Text to read

# long/exciting weekend!



## utahgolf (Sep 8, 2007)

well, I had a deer tag, but my buddy had the le elk tag, so that was our main goal. The elk were bugling like crazy but not coming to calls. We saw elk everyday but just couldn't make it happen for the first few days, so we were sitting there on a hillside and had a two point feeding across us at a 100 hards. I couldn't resist, got the sticks out and took the shot! he back flopped and caught his step but only went twenty yards back towards us before he went down. We got some awesome video, I'll post up later. Got him quartered and packed him out a mile and a half back down to camp. two days later and on my last day up there my buddy killed his elk last night, we hung the meat and hauled the head back to camp. I didn't get home until close to 4 this morning and had to be to work at 7!!! He's still up there taking trips to get the meat we hung up last night, so he'll tell his story in the next day or so when he's back. Been a fun week, wish I could hunt elk every 3-4 years, way too much fun.


----------



## hamernhonkers (Sep 28, 2007)

Well done Golf. Now its time to get ready for the real hunt. Bring on the baldplates!

Exercise A
Pull out each of the rows below that contains the word "among" and copy those rows.
Exercise B
Extend the elk hunting thread above from its final post, carrying on in the same forum style.

The records
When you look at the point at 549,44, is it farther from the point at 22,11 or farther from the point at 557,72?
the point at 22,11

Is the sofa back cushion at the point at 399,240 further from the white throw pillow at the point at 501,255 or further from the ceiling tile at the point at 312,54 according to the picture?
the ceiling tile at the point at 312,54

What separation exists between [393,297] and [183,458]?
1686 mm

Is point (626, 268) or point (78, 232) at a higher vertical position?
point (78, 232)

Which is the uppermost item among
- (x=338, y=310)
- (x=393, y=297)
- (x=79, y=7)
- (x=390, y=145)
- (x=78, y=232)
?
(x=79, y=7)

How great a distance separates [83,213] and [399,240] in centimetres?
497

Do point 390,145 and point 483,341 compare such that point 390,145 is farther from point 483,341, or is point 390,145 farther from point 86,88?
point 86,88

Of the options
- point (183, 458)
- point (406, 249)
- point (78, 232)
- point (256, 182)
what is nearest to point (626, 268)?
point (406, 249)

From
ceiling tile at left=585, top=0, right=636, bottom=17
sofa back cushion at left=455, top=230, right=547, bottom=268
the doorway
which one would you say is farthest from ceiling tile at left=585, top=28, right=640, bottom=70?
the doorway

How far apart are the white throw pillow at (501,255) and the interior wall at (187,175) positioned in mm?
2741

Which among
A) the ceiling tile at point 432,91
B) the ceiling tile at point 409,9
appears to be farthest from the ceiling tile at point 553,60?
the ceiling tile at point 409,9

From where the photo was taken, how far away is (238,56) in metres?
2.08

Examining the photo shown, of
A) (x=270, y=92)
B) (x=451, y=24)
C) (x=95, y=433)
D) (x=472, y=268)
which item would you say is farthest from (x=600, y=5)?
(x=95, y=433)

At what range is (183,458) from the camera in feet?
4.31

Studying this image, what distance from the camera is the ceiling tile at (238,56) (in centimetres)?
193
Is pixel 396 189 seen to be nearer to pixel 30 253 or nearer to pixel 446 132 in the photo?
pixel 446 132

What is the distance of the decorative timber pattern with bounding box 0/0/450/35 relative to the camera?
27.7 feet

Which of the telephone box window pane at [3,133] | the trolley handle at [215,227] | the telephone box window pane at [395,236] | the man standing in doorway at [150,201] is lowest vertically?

Response A
Which is the uppermost item among
Which among

Response B
Sent from outer space using Tapatalk


----------



## ultramagfan2000 (Nov 27, 2009)

Nice looks like your guns ready for a cow elk hunt.


----------



## middlefork (Nov 2, 2008)

Good job. Nothing like getting a deer and a big bull on the ground to give yourself a good workout.


----------



## Bo0YaA (Sep 29, 2008)

pretty good sized body for a fork horn, congrats!


----------



## 35whelen (Jul 3, 2012)

congratulations on filling your tag


----------



## Bears Butt (Sep 12, 2007)

Congrats!


----------



## waspocrew (Nov 26, 2011)

Congrats on a nice buck and a full freezer!


----------



## blackdog (Sep 11, 2007)

True friends don't let friends shoot two points a mile and a half from camp.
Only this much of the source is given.